AMP Considerations (Cortex A53)
In recognition that some customers may still be interested to develop their own in-house, unsupervised AMP configurations, below we have highlighted some key considerations and questions that Xilinx has considered to come to our decisions above. These may assist developers to better understand the challenges and to define the shortest path to a viable system architecture.- Interrupts
- What interrupt(s) are used by each application?
- Interrupt response latency
- I/O latency
- Determinism
- Interrupt Controller managment
- Which application/OS will initialize and manage the interrupt controller?
- What interrupt(s) are used by each application?
- Cache
- Is cache coherency between applications/OS required?
- What flush, invalidate modifications do the individual applications/Operating systems make to the cache controller?
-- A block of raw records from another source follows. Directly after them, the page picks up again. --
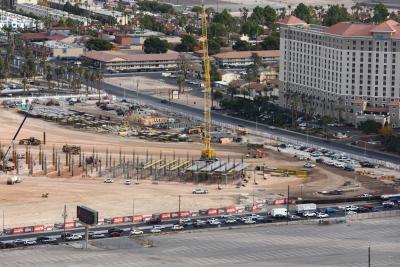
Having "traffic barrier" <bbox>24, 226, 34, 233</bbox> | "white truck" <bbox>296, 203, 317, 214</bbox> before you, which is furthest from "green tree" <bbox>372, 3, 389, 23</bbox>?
"traffic barrier" <bbox>24, 226, 34, 233</bbox>

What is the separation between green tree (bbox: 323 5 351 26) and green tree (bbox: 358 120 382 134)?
50.6 m

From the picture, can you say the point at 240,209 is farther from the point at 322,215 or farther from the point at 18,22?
the point at 18,22

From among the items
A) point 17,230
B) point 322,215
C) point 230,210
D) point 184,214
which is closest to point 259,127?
point 230,210

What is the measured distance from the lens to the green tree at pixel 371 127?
121938 mm

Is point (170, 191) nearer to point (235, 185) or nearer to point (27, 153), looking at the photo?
point (235, 185)

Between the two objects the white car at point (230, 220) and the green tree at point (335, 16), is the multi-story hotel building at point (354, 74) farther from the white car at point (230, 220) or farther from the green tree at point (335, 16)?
the green tree at point (335, 16)

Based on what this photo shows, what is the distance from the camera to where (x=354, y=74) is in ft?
424

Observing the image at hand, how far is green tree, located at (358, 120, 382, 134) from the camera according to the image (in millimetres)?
121938

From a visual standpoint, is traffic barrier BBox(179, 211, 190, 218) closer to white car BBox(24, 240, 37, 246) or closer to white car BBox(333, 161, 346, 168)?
white car BBox(24, 240, 37, 246)

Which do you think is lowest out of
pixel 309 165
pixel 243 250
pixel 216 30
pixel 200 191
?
pixel 243 250

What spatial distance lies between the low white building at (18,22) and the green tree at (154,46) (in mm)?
23061

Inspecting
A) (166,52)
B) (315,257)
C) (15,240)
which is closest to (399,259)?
(315,257)

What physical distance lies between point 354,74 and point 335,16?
52.6 meters

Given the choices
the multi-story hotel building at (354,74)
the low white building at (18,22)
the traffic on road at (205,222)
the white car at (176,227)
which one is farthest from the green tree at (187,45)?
the white car at (176,227)
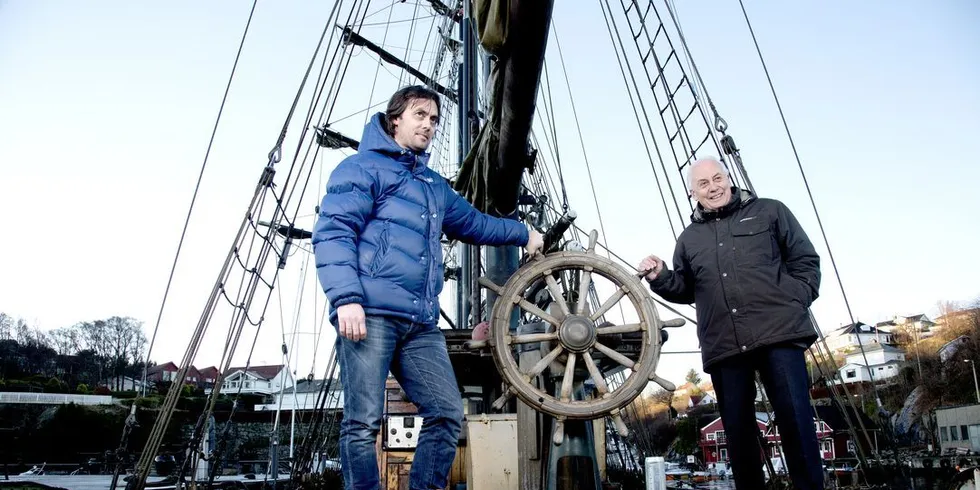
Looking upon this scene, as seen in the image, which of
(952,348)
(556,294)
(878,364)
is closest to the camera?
(556,294)

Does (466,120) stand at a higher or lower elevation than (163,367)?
higher

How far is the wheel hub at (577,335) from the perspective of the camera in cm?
252

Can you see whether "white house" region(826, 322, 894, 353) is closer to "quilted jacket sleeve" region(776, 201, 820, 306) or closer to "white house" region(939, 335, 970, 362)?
"white house" region(939, 335, 970, 362)

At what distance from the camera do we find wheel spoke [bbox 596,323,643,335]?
8.24 ft

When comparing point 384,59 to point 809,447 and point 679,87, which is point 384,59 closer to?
point 679,87

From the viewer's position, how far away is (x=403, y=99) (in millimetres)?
2092

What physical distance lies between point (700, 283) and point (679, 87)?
358cm

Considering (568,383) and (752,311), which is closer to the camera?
(752,311)

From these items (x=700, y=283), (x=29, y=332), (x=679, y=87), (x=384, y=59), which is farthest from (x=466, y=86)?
(x=29, y=332)

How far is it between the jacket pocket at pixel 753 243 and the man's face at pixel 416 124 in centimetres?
117

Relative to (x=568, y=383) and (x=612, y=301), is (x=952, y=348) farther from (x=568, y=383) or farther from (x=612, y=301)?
(x=568, y=383)

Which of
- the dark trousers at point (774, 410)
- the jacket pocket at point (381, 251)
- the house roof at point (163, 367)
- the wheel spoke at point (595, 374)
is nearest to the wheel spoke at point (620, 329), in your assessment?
the wheel spoke at point (595, 374)

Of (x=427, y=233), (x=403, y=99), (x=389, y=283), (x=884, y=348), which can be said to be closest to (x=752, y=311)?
(x=427, y=233)

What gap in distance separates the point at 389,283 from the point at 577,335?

- What interactions between application/OS instances will affect cache?
- MMU
- How does each application use the MMU?
- Does this application change TLB attributes?
- Power Management
- Does any application make changes to the power state of the device?
- Clocking
- Does any application make changes to the clocking in the device?
- Peripherals
- Which peripherals are dedicated to each application/OS?
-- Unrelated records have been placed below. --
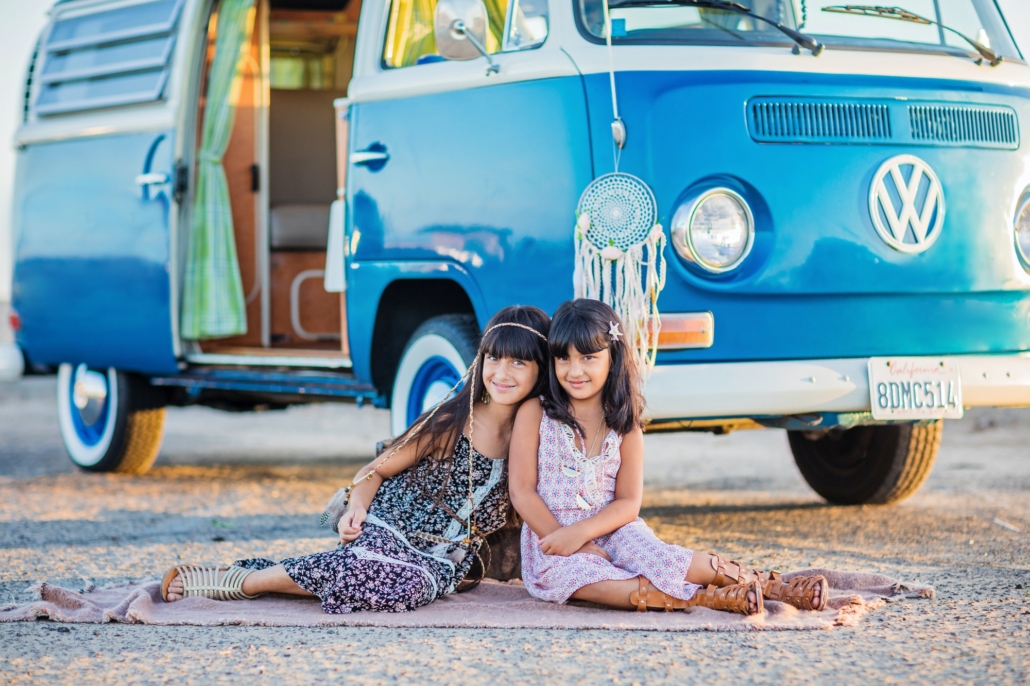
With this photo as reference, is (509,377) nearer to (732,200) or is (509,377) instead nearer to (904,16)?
(732,200)

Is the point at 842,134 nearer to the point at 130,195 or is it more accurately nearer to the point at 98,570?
the point at 98,570

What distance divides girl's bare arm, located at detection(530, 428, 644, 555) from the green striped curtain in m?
3.13

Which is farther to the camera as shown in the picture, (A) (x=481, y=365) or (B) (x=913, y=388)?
(B) (x=913, y=388)

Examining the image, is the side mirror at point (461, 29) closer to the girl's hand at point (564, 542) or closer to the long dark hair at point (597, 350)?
the long dark hair at point (597, 350)

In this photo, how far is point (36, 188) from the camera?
6.88 metres

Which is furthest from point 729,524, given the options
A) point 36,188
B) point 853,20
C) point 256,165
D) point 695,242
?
point 36,188

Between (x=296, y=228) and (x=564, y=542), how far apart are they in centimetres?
377

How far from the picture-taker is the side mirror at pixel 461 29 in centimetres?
425

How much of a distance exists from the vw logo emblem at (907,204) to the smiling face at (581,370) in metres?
1.25

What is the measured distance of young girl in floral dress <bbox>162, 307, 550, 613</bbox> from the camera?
3461mm

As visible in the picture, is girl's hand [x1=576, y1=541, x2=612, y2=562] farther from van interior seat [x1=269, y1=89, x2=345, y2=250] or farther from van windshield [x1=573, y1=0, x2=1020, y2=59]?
van interior seat [x1=269, y1=89, x2=345, y2=250]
- Include PS, PL, and CPU-specific IP such as timers
- Are there any shared peripherals?
- Interrupt controller, timers, clocks, MMU, etc.
- Which peripherals are dedicated to each application/OS?
- Cross Application/OS Communications
- Does any application/OS communicate with another application/OS?
- Device or cache-able memory?
- DMA
- Does any application use DMA?
- System Reset(s)
- Does any application/OS need to reset anything?
- Dynamic Operations
- Does the application/OS need to bring up and down the CPU
- Even while another CPU continues to run?